Direction ::
Rewrite the entries from the line with "What intervening distance" through the end, switching "viewer" to "camera" and changing nothing else. Return only those lines.

Dataset extract ::
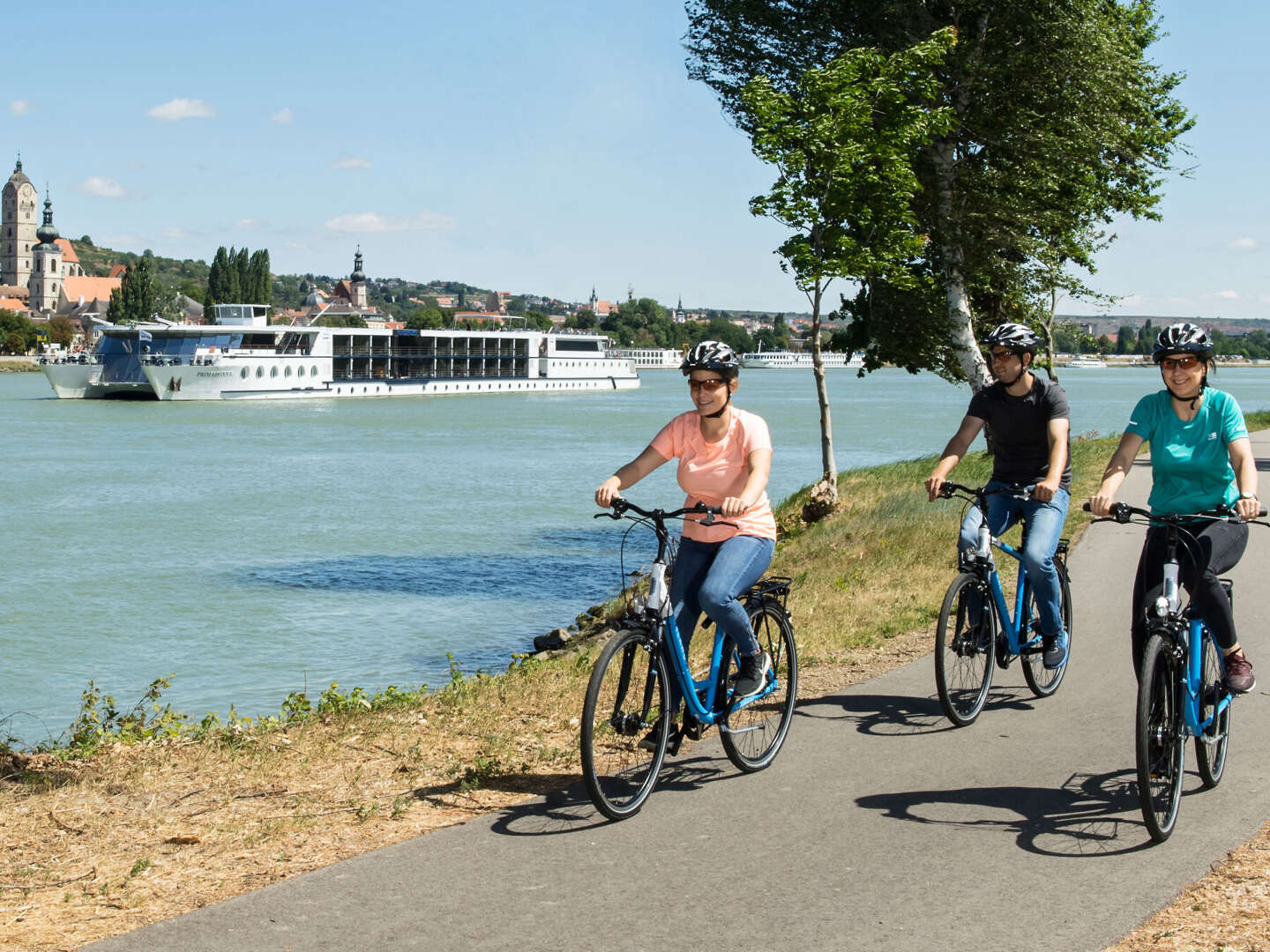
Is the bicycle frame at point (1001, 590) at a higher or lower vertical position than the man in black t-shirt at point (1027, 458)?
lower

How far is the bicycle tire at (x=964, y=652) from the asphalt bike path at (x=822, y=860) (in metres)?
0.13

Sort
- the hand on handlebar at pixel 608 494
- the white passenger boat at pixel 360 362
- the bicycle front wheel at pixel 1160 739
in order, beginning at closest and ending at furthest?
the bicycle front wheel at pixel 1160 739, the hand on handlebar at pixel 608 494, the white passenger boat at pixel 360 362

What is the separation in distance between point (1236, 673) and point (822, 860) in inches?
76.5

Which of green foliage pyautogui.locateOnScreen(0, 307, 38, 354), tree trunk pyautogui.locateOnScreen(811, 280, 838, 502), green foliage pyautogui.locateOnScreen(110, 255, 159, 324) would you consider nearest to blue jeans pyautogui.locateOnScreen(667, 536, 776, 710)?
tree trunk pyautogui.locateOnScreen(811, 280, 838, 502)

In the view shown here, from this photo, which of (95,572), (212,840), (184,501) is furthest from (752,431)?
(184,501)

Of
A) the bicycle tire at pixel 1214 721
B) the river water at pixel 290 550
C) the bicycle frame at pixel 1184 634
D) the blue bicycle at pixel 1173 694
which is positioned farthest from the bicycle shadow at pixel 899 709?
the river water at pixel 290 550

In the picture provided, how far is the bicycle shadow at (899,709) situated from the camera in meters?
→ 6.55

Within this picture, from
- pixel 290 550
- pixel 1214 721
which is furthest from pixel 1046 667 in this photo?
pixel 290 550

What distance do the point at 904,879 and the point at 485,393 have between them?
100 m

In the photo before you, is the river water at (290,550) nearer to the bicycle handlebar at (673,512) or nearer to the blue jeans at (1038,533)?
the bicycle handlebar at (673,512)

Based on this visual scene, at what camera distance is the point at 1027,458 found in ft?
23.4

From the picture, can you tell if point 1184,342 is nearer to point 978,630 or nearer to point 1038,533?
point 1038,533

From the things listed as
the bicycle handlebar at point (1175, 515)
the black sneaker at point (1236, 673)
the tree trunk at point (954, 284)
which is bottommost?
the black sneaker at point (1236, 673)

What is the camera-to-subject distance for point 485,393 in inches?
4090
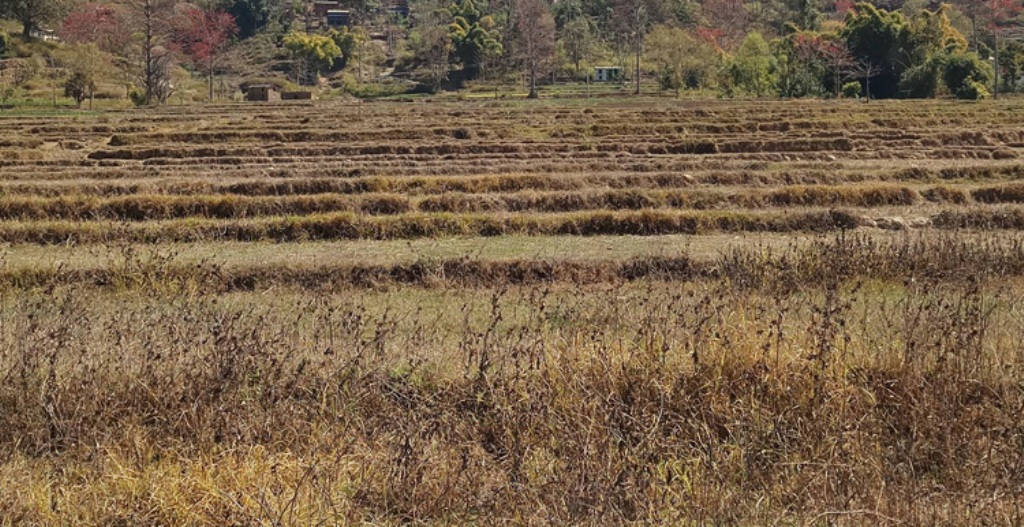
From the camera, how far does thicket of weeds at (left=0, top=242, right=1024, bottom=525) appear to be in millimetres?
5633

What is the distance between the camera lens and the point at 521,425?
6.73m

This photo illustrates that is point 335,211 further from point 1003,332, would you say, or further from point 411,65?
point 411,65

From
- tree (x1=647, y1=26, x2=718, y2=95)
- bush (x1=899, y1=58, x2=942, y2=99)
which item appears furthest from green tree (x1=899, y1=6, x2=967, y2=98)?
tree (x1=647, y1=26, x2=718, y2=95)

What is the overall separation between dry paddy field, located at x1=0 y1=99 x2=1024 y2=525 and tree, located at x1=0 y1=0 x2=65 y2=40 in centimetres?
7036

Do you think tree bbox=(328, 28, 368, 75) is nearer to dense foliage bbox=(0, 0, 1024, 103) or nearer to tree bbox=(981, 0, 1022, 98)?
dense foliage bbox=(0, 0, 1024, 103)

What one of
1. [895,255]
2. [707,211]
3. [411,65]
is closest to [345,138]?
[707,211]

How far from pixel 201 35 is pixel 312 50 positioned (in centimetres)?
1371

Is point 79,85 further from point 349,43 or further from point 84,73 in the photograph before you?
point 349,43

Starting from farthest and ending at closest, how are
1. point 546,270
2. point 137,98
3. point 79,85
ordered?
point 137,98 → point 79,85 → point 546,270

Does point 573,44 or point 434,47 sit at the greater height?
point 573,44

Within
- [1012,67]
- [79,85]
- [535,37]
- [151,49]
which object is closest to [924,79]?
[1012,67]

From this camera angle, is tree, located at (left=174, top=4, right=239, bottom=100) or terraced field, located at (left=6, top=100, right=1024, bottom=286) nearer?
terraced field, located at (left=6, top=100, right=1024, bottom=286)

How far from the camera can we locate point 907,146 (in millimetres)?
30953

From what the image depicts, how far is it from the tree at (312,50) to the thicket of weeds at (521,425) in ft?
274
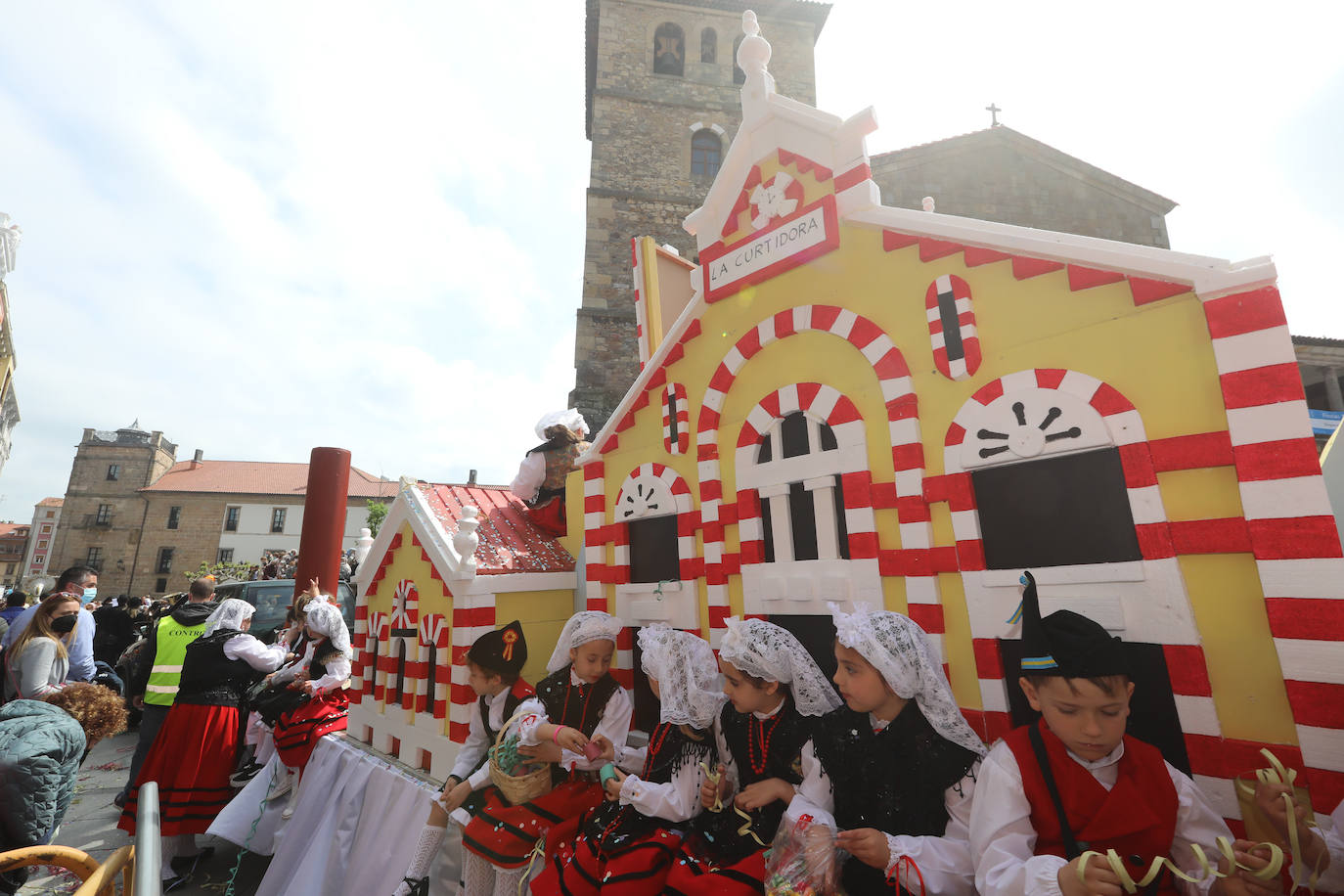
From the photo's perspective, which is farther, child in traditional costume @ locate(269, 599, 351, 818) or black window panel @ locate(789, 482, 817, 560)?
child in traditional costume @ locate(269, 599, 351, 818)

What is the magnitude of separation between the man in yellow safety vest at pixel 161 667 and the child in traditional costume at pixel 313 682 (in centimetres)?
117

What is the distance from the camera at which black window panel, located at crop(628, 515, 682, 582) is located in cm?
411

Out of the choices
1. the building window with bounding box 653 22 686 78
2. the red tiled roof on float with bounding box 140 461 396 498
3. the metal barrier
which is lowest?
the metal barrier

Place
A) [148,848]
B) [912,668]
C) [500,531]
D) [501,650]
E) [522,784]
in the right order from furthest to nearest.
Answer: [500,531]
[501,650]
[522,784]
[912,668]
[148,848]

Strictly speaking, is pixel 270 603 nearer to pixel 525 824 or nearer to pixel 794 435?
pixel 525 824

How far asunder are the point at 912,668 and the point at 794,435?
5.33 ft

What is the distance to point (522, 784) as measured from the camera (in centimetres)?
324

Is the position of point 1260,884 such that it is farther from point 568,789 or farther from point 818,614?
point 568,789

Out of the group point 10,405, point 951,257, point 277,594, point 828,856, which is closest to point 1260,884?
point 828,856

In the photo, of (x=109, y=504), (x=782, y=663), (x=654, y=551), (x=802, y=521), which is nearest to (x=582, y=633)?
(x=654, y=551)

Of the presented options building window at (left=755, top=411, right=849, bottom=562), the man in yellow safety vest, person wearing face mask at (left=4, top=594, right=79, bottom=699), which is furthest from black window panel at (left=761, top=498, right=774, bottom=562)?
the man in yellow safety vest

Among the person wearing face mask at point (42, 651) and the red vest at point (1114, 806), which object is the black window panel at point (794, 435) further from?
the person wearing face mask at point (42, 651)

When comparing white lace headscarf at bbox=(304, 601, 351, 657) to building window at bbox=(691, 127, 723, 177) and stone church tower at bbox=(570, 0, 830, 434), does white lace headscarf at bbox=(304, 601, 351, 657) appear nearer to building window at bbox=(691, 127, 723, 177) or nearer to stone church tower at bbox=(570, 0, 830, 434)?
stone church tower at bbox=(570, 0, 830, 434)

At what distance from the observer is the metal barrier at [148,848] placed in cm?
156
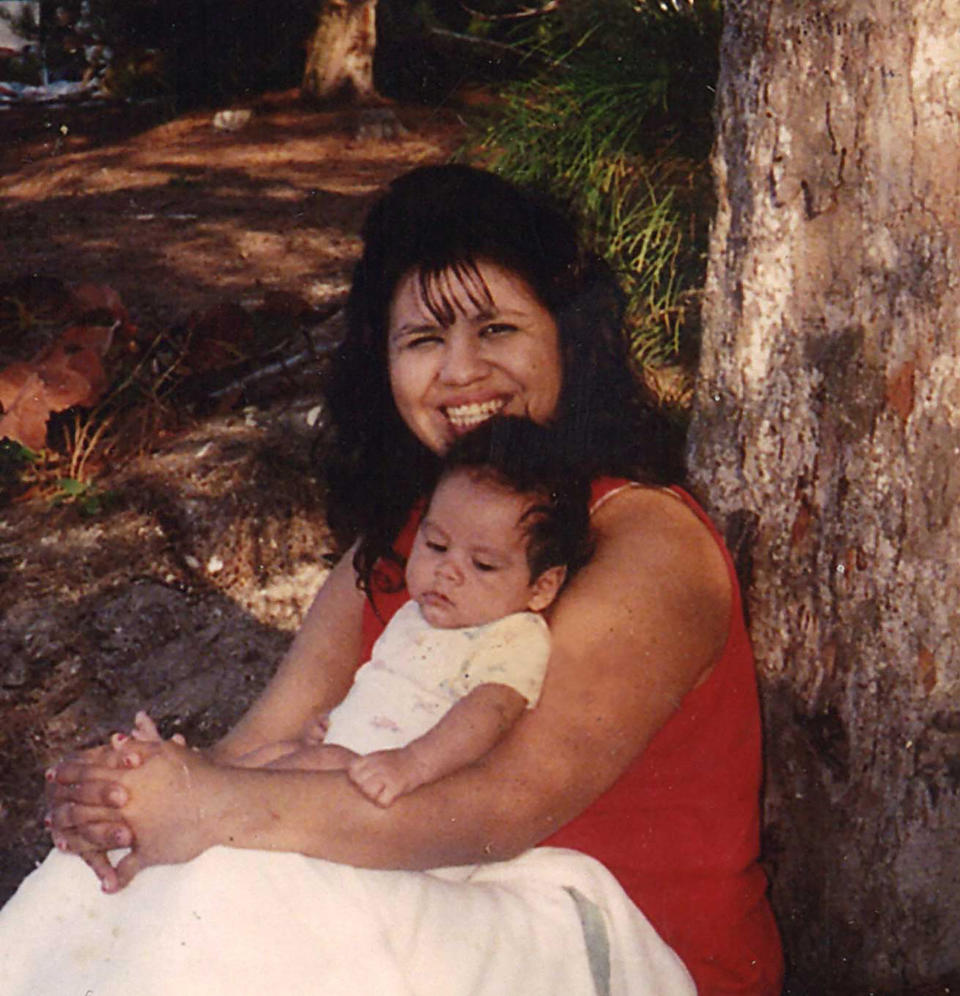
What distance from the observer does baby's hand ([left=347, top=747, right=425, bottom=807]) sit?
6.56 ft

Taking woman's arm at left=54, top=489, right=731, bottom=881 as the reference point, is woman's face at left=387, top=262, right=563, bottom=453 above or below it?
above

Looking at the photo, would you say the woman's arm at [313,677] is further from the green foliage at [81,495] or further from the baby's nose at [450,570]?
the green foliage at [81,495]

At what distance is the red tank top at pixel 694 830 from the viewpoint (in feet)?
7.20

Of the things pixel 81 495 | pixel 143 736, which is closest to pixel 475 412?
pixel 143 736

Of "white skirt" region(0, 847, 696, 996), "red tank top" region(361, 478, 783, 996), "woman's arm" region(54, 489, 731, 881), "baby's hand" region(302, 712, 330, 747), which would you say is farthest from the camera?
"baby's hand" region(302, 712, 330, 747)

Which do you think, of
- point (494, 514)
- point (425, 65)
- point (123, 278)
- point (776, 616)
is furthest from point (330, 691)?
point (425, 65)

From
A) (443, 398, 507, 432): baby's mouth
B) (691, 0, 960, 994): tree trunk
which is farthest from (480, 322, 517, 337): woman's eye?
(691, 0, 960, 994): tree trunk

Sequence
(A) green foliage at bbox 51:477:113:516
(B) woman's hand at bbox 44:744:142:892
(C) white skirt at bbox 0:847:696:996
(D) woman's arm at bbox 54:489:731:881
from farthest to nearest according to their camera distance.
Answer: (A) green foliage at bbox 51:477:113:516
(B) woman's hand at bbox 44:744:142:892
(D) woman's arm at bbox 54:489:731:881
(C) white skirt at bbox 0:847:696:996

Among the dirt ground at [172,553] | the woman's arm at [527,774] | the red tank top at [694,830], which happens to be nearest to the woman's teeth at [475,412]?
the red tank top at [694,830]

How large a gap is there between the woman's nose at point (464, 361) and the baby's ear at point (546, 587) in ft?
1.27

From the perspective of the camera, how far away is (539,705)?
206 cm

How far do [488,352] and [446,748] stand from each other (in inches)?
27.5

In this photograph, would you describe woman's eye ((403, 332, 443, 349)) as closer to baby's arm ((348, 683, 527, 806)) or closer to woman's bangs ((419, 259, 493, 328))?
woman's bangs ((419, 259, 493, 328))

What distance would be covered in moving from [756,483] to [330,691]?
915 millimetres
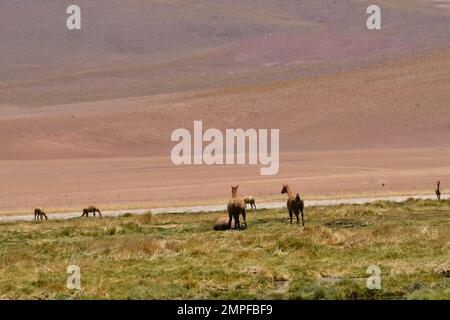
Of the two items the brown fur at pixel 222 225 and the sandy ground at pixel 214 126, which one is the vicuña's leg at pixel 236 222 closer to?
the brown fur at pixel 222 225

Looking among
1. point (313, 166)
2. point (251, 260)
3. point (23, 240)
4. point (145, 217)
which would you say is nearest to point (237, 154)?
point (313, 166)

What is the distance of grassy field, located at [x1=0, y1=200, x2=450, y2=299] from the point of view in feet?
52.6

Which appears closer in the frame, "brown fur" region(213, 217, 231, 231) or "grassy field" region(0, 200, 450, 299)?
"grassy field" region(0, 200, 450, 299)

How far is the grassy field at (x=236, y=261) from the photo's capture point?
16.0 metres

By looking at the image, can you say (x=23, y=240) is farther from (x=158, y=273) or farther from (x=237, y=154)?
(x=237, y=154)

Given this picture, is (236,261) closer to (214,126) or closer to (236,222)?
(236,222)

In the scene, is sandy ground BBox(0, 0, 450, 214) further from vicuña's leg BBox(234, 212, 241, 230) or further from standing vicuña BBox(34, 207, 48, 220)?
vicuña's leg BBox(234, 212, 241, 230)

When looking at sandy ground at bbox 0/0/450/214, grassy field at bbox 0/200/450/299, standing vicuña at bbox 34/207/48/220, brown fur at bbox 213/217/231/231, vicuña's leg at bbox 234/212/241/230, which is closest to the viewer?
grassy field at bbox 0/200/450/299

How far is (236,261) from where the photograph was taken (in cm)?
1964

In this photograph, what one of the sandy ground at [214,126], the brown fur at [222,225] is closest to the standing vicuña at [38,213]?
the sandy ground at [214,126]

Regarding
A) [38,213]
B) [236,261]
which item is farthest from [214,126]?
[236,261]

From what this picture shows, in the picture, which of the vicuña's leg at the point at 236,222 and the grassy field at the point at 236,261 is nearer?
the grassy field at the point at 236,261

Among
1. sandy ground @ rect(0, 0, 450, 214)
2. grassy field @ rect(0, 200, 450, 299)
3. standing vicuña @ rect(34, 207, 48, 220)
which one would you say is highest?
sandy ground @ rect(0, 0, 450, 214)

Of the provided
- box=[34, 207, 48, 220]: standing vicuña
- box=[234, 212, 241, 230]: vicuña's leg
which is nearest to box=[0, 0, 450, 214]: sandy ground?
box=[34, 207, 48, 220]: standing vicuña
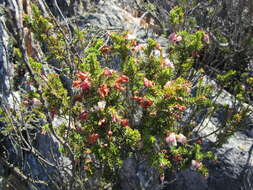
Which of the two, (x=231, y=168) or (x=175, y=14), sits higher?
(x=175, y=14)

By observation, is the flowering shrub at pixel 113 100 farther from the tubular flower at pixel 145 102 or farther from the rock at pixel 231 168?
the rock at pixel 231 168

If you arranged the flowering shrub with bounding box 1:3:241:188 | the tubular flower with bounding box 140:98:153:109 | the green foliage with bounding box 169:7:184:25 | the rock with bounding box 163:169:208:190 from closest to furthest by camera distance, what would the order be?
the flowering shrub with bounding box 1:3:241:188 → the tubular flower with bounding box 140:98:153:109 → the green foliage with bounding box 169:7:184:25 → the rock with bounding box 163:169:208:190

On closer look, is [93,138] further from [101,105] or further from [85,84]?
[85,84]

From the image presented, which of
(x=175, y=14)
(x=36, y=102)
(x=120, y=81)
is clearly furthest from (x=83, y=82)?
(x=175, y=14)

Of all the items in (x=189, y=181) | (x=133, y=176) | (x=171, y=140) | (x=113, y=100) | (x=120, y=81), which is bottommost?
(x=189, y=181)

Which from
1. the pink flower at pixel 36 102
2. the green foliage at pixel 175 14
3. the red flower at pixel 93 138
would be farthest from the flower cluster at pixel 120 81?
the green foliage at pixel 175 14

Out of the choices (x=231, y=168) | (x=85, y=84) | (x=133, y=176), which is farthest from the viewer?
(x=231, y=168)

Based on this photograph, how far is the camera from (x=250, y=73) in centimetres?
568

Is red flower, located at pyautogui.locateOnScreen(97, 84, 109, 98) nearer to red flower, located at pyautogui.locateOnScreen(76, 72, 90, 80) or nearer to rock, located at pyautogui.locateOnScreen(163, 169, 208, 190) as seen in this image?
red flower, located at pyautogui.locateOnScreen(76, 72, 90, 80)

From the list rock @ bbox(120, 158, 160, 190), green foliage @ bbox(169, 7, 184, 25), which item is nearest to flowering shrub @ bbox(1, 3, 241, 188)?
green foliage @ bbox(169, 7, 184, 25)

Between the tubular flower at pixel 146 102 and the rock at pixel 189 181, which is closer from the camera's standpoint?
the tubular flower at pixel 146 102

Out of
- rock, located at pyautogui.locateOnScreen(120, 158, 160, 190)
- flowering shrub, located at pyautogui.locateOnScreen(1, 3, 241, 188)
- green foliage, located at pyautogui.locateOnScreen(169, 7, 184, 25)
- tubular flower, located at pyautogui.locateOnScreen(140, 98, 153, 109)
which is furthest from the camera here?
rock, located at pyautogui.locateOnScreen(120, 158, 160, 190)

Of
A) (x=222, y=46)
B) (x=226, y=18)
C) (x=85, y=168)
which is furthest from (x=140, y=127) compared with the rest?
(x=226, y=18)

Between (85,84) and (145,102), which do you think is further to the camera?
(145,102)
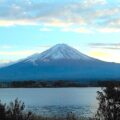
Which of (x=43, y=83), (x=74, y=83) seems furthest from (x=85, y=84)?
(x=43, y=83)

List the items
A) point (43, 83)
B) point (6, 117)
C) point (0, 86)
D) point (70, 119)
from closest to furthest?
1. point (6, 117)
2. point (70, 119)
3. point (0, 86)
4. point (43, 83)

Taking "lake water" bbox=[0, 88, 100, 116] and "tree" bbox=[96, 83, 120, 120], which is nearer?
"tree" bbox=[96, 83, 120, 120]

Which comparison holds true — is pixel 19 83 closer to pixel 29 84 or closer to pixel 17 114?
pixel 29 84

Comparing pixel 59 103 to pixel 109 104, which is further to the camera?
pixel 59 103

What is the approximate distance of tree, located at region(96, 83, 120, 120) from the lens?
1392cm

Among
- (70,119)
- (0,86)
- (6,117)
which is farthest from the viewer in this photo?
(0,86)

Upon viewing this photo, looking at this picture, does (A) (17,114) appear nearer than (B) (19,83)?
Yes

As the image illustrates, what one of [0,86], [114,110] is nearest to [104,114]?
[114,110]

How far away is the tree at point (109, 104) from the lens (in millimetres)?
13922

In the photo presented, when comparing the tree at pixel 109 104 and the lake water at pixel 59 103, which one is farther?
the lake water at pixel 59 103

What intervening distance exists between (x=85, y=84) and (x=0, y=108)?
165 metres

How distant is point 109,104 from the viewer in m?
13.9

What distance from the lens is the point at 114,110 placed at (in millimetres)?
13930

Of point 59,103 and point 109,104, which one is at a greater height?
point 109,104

Solution for this task ::
What intervening distance exists between (x=85, y=84) and (x=0, y=108)?
165 metres

How distant is point 109,104 from the camera in m?
13.9

What distance from the lens is the point at 114,110 placed at (in millimetres)?
13930

Of point 59,103 and point 109,104, which one is at a greater height?
point 109,104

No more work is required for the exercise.